Some mothers bounce back after the birth of their children, organized, fresh and ready to do it all over again! A baby is a miracle, and one they are eager to repeat. After all, having your children close together is a dream scenario. They play together, grow up together, and your years spent with demanding toddlers will be accomplished more quickly. If this is your vision of family harmony, then go about it in the right way, to guarantee the happiness of all. Some MDs suggest you wait a year before getting pregnant again, to give your uterus time to get back into shape.
Other fertility specialists say after four months or so it is fine to start trying to conceive again. This can depend on your general fitness before and after birth, and younger women may be able to get pregnant more quickly. Ask your doctor’s advice, then go for it!
Start By Getting Fit
See how you feel before you plan your next child. Postpartum depression can be very isolating, and should never be ignored.Even if you are one of the majority of women who don’t contract this condition, which is a real blow to your confidence as a mother, all new moms will feel overwhelmed by unfamiliar emotions – not to mention a bubbling inferno of hormones.
When recovering from the birth of your first child, you can be particularly flat due to night time feeding - and day time feeding! After all, you are at the beck and call of your little bundle of joy, 24/7. Depending on how much help you have at home – from your partner, family, or child care providers, when to get pregnant again is a complex decision. If this is your goal, your first priority is to get fit again.
Much depends on the birth of your child. Did you have a natural and uncomplicated delivery, or did you undergo Caesarean section? If the latter is the case, you need to properly heal before you consider starting again. You may have had stitches, particularly if you had a forceps delivery. In either case, sea salt in your bath water, or bicarbonate of soda, can really speed up the healing process.
Eat Well and Take Gentle Exercise
Pay attention to your diet. Eat well and often, preferably small portions of food throughout the day, and especially if you are breast feeding, as you are building up both yourself and your baby.
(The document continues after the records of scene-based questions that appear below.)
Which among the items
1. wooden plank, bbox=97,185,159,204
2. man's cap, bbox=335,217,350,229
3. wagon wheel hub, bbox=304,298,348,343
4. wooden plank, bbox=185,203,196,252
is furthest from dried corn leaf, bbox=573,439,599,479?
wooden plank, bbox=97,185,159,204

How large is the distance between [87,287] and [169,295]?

Have plenty of vegetables, lean protein and fruit, and drink lots of water and milk.
Breast feeding mothers are physiologically less likely to get pregnant, as your hormone levels favour nurturing your baby over conceiving other offspring. As a nursing mother, your libido levels may be low, as you separate your role as new mom from that of enthusiastic lover. When your breasts fill with milk they become tender and heavy, and you may feel less amorous.
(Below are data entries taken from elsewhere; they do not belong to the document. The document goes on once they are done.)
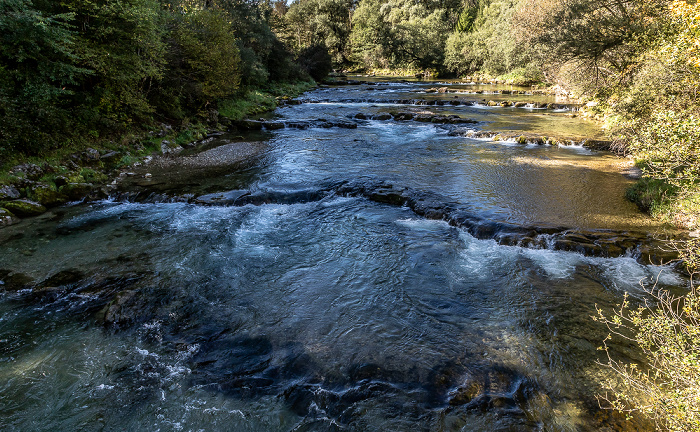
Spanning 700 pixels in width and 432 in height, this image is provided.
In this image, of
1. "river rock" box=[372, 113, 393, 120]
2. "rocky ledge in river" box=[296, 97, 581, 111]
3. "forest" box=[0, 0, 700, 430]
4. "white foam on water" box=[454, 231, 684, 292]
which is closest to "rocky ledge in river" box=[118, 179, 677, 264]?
"white foam on water" box=[454, 231, 684, 292]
For mothers who do not breast feed, recovery of energy as well as fertility levels can be quicker. When you feel up to it, take your baby out in the fresh air. Push the buggy round the block, breathe deeply and stretch your muscles. Hopefully your baby will nod off – and always catch up on your sleep when baby does, to avoid exhaustion.
Ultimately the decision to try for a new baby is yours, and your partner’s – though the mother should make the final decision, to ensure the health of herself and her children. When you feel fit and well, when your energy is back and when you feel your little one needs less constant attention, then just go for it!